3. Future elections may be in danger
Burr and Warner warned that Russia would almost certainly target future U.S. elections, pointing to protecting the democratic process for upcoming 2018 primaries as a top priority.
"The Russian Intelligence Service is determined, clever, and I recommend that every campaign and every election official take this very seriously as we move into this November's election and as we move into preparation for the 2018 election," Burr warned.
"The Russian active measures efforts did not end on Election Day 2016," ranking member Mark Warner (D-Va.) said, pointing to other possible Kremlin interference in elections overseas like in France, the Netherlands and Germany.
"We need to be on guard."
4. Michael Cohen is still of interest to the committee
Burr revealed Wednesday that Trump's personal attorney, Michael Cohen, will come before the committee in November for a public hearing.
The announcement comes after the panel called off a previously scheduled session last month after Cohen ignored their request and spoke to the press about his testimony.
Cohen has become a key figure in the several congressional investigations into election interference because of his involvement in a proposed Trump Tower deal in Moscow, as well as the repeated mention of his name in an opposition research dossier filled with unverified allegations about Trump and Russia.
He has strongly denied any involvement working with Russia to meddle in the 2016 election.
5. This investigation is far from over
The panel's leadership signified that new evidence they have tracked since the investigation began nine months ago has led the probe to expand in scope.
Since the investigation began, the committee has interviewed over 100 witnesses - some of whom were overseas - and collected thousands of pages of documents.
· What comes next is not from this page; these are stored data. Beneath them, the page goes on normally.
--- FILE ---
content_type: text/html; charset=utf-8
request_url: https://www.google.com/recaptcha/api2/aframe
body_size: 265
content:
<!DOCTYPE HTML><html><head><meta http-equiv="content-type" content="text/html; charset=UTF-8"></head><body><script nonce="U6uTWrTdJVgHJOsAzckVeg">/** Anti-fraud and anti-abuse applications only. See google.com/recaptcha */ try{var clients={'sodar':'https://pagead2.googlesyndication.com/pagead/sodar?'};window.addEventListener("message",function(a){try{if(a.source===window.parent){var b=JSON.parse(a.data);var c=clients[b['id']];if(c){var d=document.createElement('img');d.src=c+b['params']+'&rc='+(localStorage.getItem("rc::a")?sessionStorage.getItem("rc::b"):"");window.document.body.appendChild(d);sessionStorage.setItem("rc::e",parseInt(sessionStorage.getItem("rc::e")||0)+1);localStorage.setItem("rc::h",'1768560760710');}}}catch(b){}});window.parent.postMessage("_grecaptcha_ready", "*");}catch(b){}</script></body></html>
Twenty-five witnesses are booked to appear before the committee in the coming month alone.
Although Burr had previously stated to The New York Times that the investigation would be completed by the end of the year, he said Wednesday that he could not put a timeline on the end of the probe.
"I didn't dream then what it would expand to - I can't predict what witnesses will share with us that might lead us in a different direction."